The Ruthenian archdiocese comprises the districts of Lemberg, Stryj, Brzezany, Zloczow, and Tarnopol, and numbers 1,400,000 faithful. There are 881 priests—21 religious, 25 celibate seculars, 148 widowers, and 687 married. There is a chapter of 10 canons and a diocesan consistory of 23 members. The archdiocese is divided into 30 deaconeries and 752 parishes. There are 749 churches with, and 500 without, resident priests, and 36 chapels. The seminary, which counts 248 students, is intended also for the service of the other two Galician dioceses, Przemysl and Stanislaov; 108 of these students belong to the Archdiocese of Lemberg, while other clerics are educated at Vienna and in the Ruthenian seminary at Rome. The Basilian monks have 3 houses with 23 religious; the Basilian nuns, 2 houses with 68 religious; the Servants of the Blessed Virgin Mary (founded in 1892), 6 houses with 39 religious.
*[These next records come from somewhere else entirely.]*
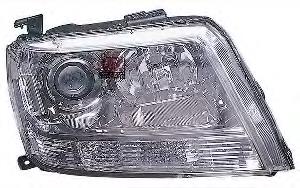 Reflektor prawy Suzuki 3512065J12000 cena, od 180,47 USD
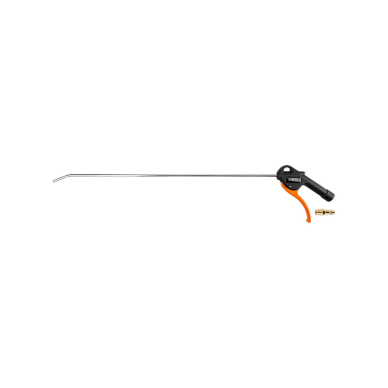 Pūtimo pistoletas 510 mm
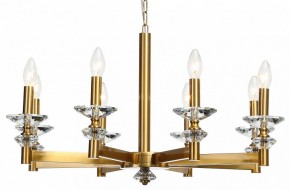 Подвесная люстра Stilfort Albert 1048/03/08P в Пойковском - poikovskii.mebel24.online | фото 1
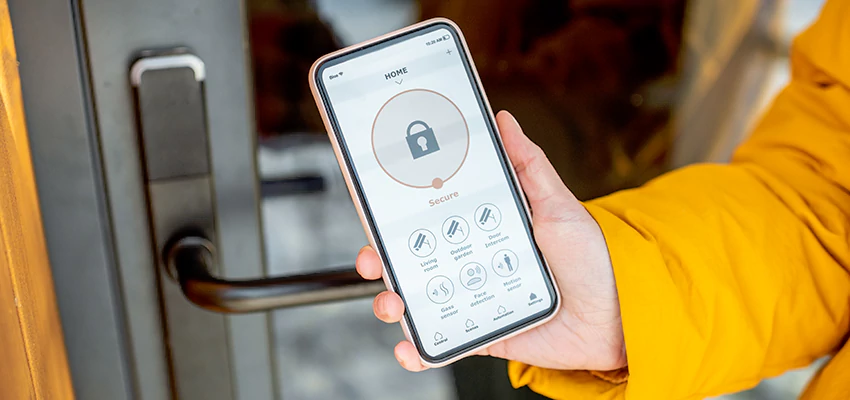 Home Security Push Button Lock Upgrades in American Canyon, California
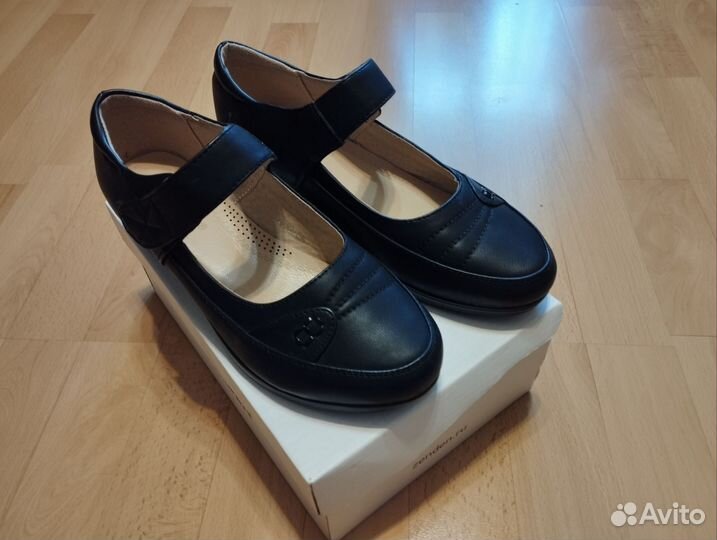 Туфли новые, 38р, 24см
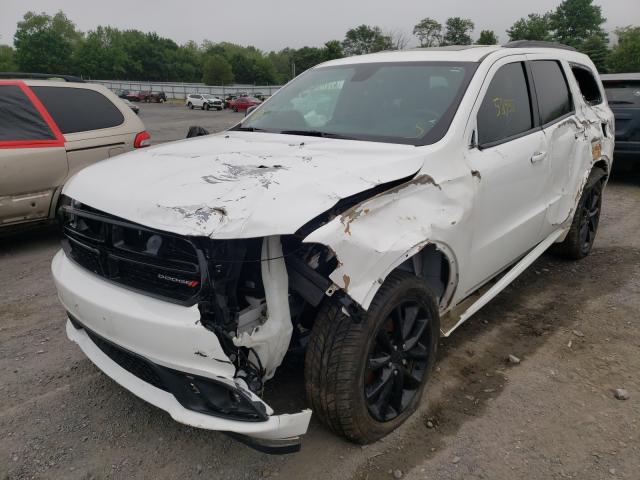 2017 DODGE DURANGO GT 1C4RDJDG7HC611288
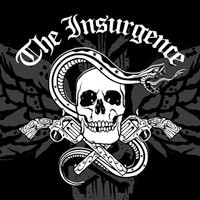 The Insurgence - The Insurgence (Cover Artwork)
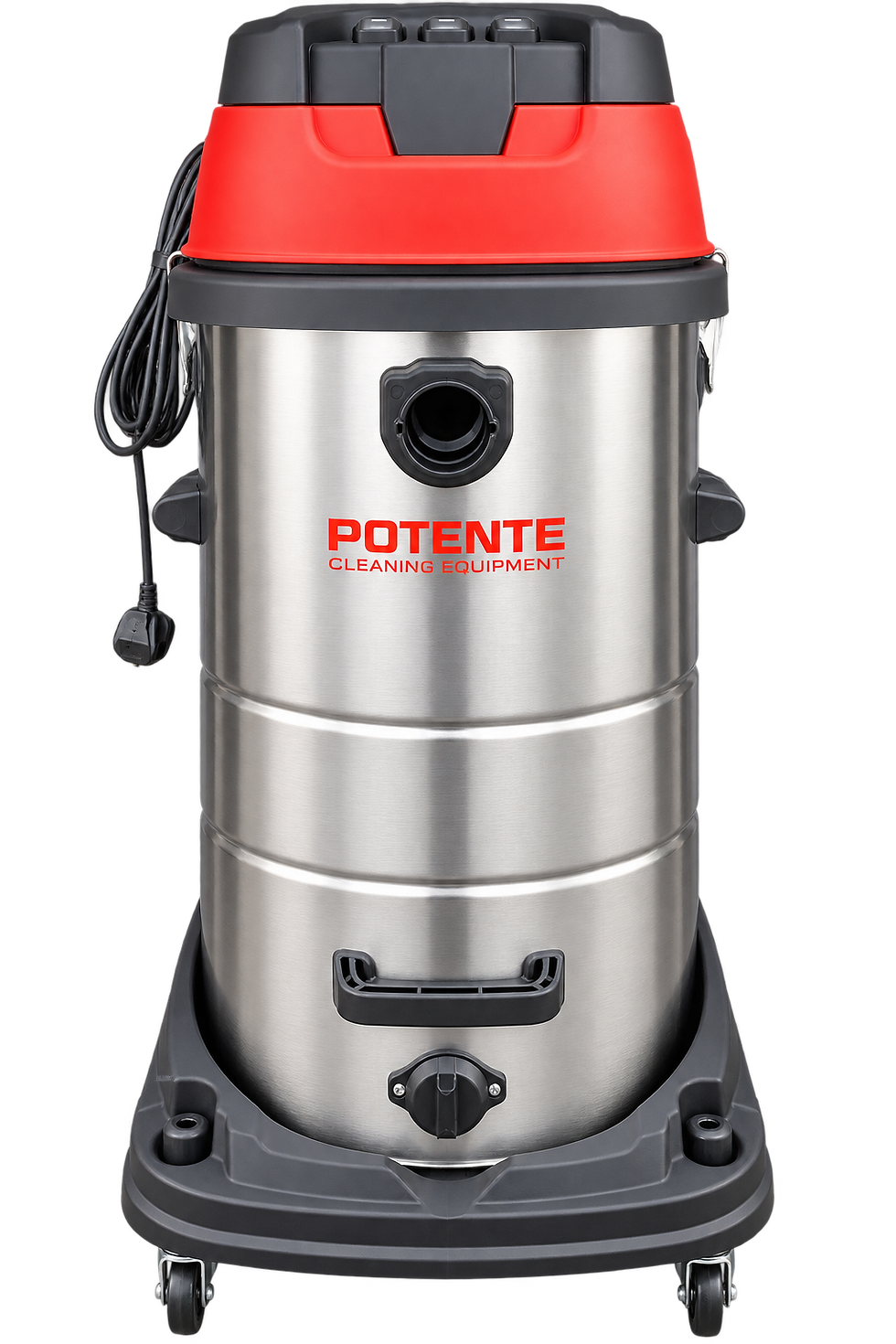 Thumbnail: Potente 3000 100L Triple Motor Wet & Dry Vacuum Cleaner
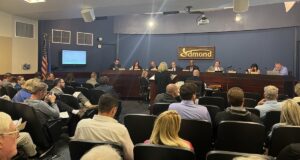 Edmond City Council adopts budget, approves new pay and parental leave plans Edmond budget parental leave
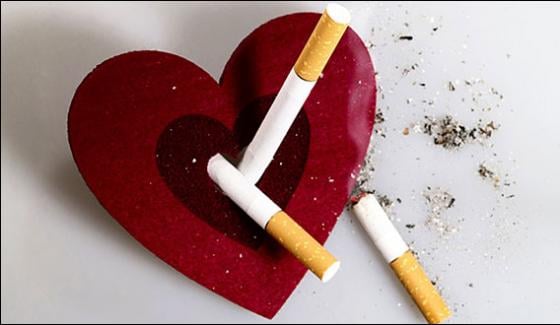 Smoking Is A Major Cause Of Heart Disease Malnutrition And Problems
UNIAT ARMENIAN ARCHBISHOPRIC.—As early as 1062 there were Armenians settled at Kiev, in consequence of the various invasions and persecutions of Tatars, Turks, and Greeks. Thence these exiles migrated to Lemberg, Kamenets, and Lutzk. The Catholic archdiocese was founded in 1365, upon the union of the titular, Gregory, with Rome; the cathedral was built two years later. From 1492 to 1516 the see remained vacant, after which it was occupied by schismatics until October 24, 1630, when Nicholas Toroszewicz took the oath of fidelity to Urban VIII. Since then the succession of archbishops has been regular (Gams, “Series epis. Ecclesiae cath.”, 351; suppl., lxxxiii; Petit in Vacant, “Dict. de theol. cath.”, I, 1916). In 1635 the Armenian Metropolitan of Lemberg obtained from Rome the two suffragan Bishoprics of Kamenets-Podolski and Mohileff, which had been taken from him when they passed under Russian domination. In 1808 his jurisdiction was restricted to the territory of Galicia and Bukovina. Even the Armenian Catholics of

Transylvania, numbering 10,000, have been unable to obtain a bishop of their own rite or to become subject to the Armenian Archbishop of Lemberg, and they are obliged to submit to the authority of the Latin bishops. Until the nineteenth century the popes had the direct nomination to this archbishopric, and the kings of Poland only granted the exequatur. By a Brief of September 20, 1819, Pius VII conceded to the new sovereign, the Emperor of Austria, the choice of an archbishop from three candidates presented by the Armenian clergy of Lemberg. The present archdiocese numbers 4000 faithful, 20 priests, 9 churches, 13 chapels, and 10 parishes. There is no seminary, the clergy being prepared in the Latin seminary. There are two houses for the education of poor orphans. Besides the Catholic, there are about 800 schismatic Armenians.